#### [The problem]
Transcribe exactly the line that contains "standing: 100%" and every line below it in the listing, through the last, and no other lines.

#### [Entries provided]
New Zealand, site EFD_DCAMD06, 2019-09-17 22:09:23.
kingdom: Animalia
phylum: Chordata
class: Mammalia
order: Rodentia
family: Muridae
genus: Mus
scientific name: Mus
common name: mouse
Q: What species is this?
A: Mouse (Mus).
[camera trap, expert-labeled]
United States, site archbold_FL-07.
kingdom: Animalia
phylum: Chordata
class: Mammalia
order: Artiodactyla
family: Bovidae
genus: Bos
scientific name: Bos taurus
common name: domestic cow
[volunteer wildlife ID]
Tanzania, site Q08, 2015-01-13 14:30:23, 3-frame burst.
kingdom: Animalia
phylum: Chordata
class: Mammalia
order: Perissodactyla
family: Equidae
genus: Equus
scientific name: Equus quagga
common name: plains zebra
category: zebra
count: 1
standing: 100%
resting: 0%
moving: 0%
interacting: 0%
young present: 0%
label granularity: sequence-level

#### [Written reply]
standing: 100%
resting: 0%
moving: 0%
interacting: 0%
young present: 0%
label granularity: sequence-level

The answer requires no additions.